Néanmoins, la loi du 17 mars 2014, relative à la consommation dite loi Hamon, offre la possibilité aux collectivités territoriales de demander à l’INPI d’être alerté en cas de dépôt d’une demande d’enregistrement d’une marque contenant sa dénomination et de s’y opposer pendant deux mois auprès du directeur de l’INPI. Une commune peut ainsi exercer cette demande en vertu de l’article L711-4-d et -h du Code de la Propriété Intellectuelle, au titre d’une atteinte à son nom, à son image ou à sa renommée ou au titre d’une atteinte à une indication géographique comportant sa dénomination.
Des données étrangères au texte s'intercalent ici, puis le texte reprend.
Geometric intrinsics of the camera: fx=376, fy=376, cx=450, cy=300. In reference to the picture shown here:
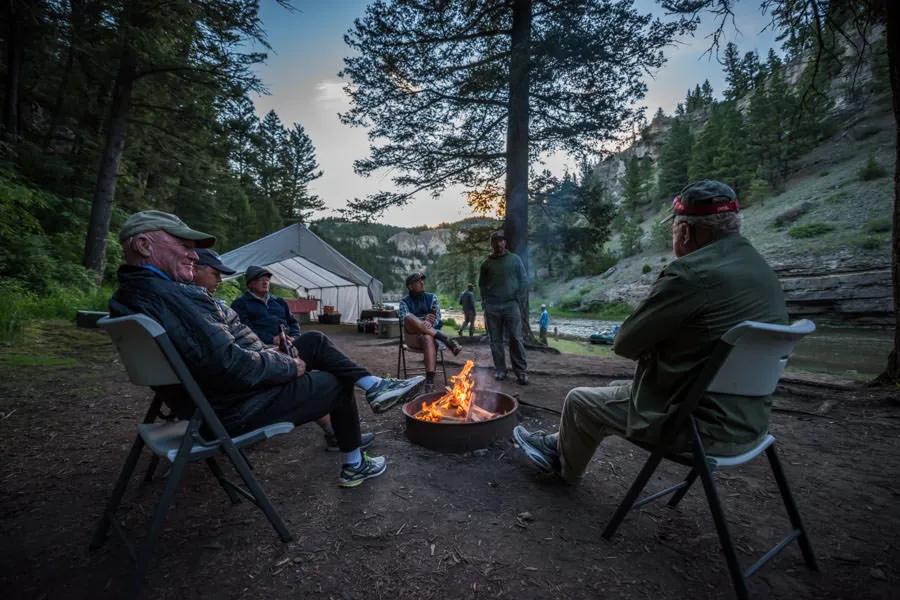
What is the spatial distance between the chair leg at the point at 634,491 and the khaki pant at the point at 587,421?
0.24 metres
Toutefois, le décret d’application de cette loi précisant les modalités d’exercice de ce droit tarde à venir.

Toutefois, cette protection semble se limiter aux missions de service public des collectivités puisque un jugement du TGI de Paris[2] avait auparavant estimé qu’une commune « ne saurait, via son droit sur son nom, interdire à des entreprises d’exercer leurs activités sur son territoire en utilisant sa dénomination, sauf à démontrer que cet usage entraîne un risque de confusion avec ses propres attributions ou est de nature à lui porter préjudice ou à porter à ses administrés ». Il ne reste plus qu’à savoir si la cour de cassation ira à nouveau dans ce sens ou fondera sa décision en référence à la récente jurisprudence européenne. Cette décision est très attendue pour défendre les noms de collectivité territoriale.

 

[1] Tribunal de l’Union Européenne 21 octobre 2014, Gilbert Szajner c/ OHMI, aff. T-453/11.

[2] TGI Paris, 14 mars 2007, Ville de Paris c/ Gilbert L.